Luwen Zhang received the B.E. degree in electronic science and technology from the Xi’an University of Technology, Xi’an, China, in 2009. He is currently pursuing the M.E. degree in electrical engineering from Xi’an Jiaotong University, Xi’an. His current research interests include VLSI testing.

Shaochong Lei received the M.S.E. and Ph.D. degrees from Xi’an Jiaotong University (XJU), Xi’an, China, in 1990 and 2007, respectively. He is currently an Associate Professor with the Microelectronics Engineering Department, XJU. His current research interests include VLSI computeraided designs, system-on-chip testing, and design-for-test.

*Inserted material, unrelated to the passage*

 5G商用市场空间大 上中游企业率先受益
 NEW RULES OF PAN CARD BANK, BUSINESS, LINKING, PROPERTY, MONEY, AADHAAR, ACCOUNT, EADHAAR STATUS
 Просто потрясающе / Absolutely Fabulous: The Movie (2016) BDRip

Guohe Zhang received the B.S. degree in microelectronics and the Ph.D. degree in electronic science and technology from Xi’an Jiaotong University (XJU), Xi’an, China, in 2003 and 2008, respectively. He is currently with the Department of Microelectronics, XJU. His current research interests include low-power and high-speed CMOS circuit designs, semiconductor device designs, and modeling.

Kaile Gao received the B.E. degree from the Changchun University of Science and Technology, Changchun, China, in 2010. He is currently pursuing the M.E. degree in electrical engineering with Xi’an Jiaotong University, Xi’an, China. His current research interests include design-for-test.

Bin Liang received the B.E. degree in electrical engineering from the Xi’an University of Technology, Xi’an, China, in 2010. He is currently pursuing the M.E. degree in electrical engineering with Xi’an Jiaotong University, Xi’an. His current research interests include design-for-test, system-on-chip testing, and VLSI testing.